French army officer and architect (1753–1800)

Divisional-General Jean-Baptiste Kléber (/fr/; 9 March 1753 – 14 June 1800) was a French army officer and architect who served in the War of the Bavarian Succession and French Revolutionary Wars. After serving for one year in the French Royal Army, he joined the Imperial Army of the Holy Roman Emperor seven years later. However, his humble birth hindered his opportunities. Eventually, Kléber joined the French Revolutionary Army in 1792 and quickly rose through the ranks.

Serving in the Rhineland during the War of the First Coalition, he also suppressed the Vendée Revolt. Kléber retired to private life in the peaceful interim after the Treaty of Campo Formio, but returned to military service to accompany Napoleon in the French invasion of Egypt in 1798. As the invasion started to suffer setbacks, Napoleon returned to Paris in 1799 and appointed Kléber as commander of all French forces in Egypt. He was assassinated by Suleiman al-Halabi, a Syrian theology student, in Cairo in 1800. Kléber, in times of peace, designed a number of buildings.

# PROBLEM
Write out everything in the passage on Jean-Baptiste Kléber from "Divisional-General Jean-Baptiste Kléber" down to "through the ranks.", word for word.

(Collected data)
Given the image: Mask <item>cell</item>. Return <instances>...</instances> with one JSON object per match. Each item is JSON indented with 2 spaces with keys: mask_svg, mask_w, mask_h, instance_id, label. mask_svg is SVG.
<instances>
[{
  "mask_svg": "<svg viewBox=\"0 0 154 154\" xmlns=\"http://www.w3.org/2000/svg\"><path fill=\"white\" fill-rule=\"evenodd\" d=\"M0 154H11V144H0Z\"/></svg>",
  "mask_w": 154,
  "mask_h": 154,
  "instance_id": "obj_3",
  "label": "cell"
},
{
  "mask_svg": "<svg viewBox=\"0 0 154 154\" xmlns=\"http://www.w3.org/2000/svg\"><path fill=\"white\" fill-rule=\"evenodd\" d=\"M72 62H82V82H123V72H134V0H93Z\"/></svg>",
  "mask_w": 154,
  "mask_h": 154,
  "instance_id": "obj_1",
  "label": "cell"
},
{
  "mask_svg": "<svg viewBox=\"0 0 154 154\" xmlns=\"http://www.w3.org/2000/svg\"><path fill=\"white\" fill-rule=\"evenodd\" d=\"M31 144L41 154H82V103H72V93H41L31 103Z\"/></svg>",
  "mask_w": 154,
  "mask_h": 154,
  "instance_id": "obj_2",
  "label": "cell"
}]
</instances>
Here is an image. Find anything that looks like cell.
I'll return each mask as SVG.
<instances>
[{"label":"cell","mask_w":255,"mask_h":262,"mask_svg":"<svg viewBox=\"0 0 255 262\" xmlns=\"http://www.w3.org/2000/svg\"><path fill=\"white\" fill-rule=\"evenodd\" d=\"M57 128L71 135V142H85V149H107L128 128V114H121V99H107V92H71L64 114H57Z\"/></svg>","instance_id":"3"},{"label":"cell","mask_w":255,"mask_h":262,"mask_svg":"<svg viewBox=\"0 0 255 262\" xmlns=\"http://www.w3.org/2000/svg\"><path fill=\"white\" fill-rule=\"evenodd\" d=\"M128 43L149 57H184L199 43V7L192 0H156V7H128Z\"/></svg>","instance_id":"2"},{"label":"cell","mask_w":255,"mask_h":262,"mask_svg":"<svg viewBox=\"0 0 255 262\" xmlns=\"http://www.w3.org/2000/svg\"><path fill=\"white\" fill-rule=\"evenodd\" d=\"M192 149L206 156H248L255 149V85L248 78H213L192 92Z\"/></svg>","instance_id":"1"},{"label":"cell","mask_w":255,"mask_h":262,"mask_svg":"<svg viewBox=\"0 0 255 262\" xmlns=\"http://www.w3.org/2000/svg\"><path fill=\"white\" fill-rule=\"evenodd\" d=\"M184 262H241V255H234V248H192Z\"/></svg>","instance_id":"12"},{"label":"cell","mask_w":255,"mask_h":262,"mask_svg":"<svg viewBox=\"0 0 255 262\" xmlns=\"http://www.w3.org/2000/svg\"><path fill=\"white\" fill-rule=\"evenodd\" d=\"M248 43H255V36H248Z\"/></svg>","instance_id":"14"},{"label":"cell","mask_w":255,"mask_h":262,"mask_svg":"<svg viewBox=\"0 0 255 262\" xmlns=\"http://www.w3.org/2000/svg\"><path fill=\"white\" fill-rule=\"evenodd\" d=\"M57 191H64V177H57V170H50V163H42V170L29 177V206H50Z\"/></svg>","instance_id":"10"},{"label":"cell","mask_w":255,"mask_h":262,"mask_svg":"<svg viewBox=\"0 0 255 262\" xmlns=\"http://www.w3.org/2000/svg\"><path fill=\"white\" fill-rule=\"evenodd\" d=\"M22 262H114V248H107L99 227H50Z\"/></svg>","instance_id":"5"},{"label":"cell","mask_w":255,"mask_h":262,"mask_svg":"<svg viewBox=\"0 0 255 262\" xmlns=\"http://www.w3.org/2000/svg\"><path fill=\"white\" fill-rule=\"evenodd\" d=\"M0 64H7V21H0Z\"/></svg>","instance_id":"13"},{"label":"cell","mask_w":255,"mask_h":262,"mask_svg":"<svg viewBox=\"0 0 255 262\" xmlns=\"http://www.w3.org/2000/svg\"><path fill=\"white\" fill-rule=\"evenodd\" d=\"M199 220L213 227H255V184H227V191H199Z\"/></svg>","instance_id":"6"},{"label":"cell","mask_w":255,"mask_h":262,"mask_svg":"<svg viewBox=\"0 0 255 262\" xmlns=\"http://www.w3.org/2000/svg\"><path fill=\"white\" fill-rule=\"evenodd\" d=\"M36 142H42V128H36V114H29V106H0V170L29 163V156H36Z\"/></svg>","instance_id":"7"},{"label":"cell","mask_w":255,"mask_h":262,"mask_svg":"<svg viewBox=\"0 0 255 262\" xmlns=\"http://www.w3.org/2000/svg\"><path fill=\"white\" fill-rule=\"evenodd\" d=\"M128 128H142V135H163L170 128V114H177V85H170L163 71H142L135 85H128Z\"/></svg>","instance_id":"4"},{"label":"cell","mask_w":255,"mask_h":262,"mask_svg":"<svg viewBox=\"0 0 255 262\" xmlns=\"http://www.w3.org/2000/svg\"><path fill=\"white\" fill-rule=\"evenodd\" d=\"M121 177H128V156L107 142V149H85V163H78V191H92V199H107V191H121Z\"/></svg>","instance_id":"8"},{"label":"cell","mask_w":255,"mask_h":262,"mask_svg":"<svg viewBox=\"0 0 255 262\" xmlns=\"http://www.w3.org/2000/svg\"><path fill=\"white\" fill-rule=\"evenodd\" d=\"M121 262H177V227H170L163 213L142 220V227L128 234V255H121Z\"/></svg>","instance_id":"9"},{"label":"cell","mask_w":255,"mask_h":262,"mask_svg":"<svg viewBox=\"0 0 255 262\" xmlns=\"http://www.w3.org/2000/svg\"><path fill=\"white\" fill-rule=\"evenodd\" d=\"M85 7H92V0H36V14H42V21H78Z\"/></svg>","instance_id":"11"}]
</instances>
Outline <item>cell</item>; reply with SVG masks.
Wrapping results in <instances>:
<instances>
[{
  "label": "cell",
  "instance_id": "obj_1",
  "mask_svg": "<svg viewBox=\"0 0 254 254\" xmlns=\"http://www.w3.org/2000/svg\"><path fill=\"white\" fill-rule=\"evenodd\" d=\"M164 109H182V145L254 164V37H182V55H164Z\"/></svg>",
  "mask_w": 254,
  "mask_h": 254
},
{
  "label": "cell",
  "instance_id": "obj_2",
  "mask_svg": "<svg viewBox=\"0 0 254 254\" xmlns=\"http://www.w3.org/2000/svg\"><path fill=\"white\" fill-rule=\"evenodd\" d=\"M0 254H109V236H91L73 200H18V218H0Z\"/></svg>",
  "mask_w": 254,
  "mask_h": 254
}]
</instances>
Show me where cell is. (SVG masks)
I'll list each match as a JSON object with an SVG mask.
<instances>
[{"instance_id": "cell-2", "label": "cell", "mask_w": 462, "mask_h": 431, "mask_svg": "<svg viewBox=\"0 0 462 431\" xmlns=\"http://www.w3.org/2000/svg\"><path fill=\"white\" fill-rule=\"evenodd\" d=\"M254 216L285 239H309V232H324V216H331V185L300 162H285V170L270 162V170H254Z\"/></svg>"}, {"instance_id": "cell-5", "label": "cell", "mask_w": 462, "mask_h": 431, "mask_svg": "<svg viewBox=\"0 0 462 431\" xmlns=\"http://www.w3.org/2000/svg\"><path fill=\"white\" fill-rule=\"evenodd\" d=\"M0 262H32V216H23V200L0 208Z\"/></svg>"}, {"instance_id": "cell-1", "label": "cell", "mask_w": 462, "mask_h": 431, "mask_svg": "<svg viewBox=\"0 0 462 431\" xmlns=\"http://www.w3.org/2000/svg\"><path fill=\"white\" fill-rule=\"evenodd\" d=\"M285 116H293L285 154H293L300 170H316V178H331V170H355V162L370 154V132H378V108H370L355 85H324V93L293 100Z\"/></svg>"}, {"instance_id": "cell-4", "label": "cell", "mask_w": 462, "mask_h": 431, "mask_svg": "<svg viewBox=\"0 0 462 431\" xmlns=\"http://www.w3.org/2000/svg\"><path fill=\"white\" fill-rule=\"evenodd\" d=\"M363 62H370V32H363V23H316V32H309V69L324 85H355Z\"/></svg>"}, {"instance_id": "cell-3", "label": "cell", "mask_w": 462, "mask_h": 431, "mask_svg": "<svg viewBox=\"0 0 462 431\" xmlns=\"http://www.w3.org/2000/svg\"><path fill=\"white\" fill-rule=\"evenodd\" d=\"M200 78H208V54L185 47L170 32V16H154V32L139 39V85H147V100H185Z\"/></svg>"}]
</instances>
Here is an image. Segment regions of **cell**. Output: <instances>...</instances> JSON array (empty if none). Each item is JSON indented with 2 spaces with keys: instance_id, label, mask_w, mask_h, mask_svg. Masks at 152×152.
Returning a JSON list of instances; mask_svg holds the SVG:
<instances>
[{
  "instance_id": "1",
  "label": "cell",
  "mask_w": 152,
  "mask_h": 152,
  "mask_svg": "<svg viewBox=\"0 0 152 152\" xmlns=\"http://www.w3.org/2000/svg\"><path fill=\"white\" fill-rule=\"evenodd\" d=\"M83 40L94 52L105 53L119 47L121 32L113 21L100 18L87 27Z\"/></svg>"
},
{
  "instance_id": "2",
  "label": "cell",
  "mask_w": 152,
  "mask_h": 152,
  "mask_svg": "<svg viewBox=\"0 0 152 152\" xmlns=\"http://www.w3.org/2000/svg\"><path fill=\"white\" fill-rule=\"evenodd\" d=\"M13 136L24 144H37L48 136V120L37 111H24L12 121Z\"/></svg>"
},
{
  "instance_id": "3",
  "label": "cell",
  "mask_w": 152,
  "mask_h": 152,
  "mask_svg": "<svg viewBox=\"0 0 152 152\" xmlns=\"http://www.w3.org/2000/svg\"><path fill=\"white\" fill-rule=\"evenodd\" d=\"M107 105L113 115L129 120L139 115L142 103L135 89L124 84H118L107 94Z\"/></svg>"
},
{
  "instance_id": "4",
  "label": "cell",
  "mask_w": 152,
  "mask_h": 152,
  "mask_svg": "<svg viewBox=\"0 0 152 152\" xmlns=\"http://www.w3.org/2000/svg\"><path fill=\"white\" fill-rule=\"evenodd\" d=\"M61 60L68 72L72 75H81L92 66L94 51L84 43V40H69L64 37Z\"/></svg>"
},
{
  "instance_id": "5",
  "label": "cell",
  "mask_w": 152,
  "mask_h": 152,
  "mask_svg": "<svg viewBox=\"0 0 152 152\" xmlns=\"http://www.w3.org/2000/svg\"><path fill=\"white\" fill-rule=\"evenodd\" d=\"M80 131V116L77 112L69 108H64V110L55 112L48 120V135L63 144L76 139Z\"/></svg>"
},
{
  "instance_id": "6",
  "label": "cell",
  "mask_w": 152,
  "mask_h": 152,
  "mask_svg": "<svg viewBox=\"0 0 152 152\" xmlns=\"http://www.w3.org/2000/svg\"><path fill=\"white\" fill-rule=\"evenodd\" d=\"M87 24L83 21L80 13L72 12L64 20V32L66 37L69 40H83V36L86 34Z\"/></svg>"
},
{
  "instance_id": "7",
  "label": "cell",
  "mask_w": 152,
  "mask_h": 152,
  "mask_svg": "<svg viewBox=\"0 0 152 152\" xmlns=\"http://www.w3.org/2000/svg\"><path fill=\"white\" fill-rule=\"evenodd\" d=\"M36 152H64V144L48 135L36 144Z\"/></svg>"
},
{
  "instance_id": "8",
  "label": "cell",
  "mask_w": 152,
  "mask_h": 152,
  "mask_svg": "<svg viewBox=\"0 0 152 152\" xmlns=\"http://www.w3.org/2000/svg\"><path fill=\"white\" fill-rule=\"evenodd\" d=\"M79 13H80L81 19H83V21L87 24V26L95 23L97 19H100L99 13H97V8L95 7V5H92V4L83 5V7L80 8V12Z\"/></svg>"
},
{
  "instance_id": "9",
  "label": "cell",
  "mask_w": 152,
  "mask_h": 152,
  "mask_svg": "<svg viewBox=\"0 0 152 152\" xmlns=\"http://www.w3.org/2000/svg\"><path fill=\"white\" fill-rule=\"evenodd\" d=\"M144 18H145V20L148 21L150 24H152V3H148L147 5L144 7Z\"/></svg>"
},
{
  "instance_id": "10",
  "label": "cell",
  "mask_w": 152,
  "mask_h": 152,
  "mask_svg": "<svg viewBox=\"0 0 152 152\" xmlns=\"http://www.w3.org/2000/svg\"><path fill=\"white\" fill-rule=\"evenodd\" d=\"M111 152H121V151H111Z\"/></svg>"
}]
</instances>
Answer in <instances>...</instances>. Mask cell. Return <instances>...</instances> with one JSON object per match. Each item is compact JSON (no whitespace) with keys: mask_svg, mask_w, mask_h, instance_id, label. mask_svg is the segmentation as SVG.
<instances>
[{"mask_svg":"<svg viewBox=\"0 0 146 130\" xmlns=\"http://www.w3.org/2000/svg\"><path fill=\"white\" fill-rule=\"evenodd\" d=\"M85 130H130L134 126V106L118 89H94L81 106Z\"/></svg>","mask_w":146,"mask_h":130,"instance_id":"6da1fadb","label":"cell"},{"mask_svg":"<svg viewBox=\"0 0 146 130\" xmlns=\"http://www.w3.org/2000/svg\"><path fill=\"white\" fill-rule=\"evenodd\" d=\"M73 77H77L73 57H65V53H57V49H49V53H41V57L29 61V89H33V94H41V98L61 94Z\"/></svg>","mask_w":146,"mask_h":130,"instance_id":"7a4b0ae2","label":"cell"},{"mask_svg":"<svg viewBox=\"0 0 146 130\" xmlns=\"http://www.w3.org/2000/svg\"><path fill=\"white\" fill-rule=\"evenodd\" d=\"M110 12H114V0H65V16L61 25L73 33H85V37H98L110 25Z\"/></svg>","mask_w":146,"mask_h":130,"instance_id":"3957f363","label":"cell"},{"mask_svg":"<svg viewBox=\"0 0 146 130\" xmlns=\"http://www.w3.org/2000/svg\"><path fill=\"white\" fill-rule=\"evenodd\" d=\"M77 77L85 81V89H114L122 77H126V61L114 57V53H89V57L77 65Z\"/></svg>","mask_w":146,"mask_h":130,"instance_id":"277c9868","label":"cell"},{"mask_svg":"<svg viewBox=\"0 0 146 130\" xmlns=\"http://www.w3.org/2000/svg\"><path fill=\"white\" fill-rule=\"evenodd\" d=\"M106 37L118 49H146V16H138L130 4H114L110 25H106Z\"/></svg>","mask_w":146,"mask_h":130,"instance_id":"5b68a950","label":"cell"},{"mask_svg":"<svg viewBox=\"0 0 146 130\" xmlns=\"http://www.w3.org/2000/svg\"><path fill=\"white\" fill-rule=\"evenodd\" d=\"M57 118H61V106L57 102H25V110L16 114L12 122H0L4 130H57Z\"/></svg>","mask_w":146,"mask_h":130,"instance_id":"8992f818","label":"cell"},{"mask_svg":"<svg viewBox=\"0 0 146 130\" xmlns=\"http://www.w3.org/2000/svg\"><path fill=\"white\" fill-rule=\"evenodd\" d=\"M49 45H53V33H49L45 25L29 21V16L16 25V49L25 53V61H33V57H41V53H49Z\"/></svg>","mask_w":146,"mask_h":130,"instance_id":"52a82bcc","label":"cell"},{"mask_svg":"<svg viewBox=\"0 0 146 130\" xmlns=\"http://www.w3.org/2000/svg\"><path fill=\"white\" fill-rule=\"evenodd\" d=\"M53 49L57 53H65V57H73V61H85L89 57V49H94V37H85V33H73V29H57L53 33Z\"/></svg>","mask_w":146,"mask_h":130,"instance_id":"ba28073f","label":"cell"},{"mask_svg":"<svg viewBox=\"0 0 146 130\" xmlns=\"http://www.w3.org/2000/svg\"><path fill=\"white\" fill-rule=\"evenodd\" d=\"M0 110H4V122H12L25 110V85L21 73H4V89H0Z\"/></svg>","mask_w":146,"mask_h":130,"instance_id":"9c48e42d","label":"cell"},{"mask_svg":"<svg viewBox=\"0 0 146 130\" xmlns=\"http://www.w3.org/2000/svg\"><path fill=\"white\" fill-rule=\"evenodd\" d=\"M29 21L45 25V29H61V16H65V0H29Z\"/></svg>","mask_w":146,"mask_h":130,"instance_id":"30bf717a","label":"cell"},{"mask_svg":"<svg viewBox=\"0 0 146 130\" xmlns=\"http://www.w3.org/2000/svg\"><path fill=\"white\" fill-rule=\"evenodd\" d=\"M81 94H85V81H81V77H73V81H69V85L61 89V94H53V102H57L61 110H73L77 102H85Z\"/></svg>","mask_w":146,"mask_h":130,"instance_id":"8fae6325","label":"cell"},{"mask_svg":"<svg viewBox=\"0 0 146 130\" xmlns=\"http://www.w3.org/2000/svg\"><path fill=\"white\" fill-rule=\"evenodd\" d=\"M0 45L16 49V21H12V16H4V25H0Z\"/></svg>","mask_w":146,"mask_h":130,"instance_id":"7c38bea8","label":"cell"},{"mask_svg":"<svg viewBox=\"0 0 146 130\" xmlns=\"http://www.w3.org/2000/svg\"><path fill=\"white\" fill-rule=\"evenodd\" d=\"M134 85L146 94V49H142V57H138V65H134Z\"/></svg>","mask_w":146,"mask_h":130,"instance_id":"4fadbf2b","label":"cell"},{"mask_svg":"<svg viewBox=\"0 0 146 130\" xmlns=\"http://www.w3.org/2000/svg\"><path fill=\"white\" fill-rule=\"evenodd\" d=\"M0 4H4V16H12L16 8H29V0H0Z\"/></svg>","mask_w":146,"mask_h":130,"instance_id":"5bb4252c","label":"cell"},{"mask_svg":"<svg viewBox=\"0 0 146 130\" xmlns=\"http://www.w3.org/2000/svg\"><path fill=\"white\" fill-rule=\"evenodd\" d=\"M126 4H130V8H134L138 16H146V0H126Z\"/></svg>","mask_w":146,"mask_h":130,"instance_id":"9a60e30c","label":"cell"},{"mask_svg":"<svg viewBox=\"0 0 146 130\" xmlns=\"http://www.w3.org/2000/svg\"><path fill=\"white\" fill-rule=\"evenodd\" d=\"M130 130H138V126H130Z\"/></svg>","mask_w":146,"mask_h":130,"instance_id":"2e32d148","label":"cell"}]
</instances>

# SOLUTION FOR THIS PROBLEM
Divisional-General Jean-Baptiste Kléber (/fr/; 9 March 1753 – 14 June 1800) was a French army officer and architect who served in the War of the Bavarian Succession and French Revolutionary Wars. After serving for one year in the French Royal Army, he joined the Imperial Army of the Holy Roman Emperor seven years later. However, his humble birth hindered his opportunities. Eventually, Kléber joined the French Revolutionary Army in 1792 and quickly rose through the ranks.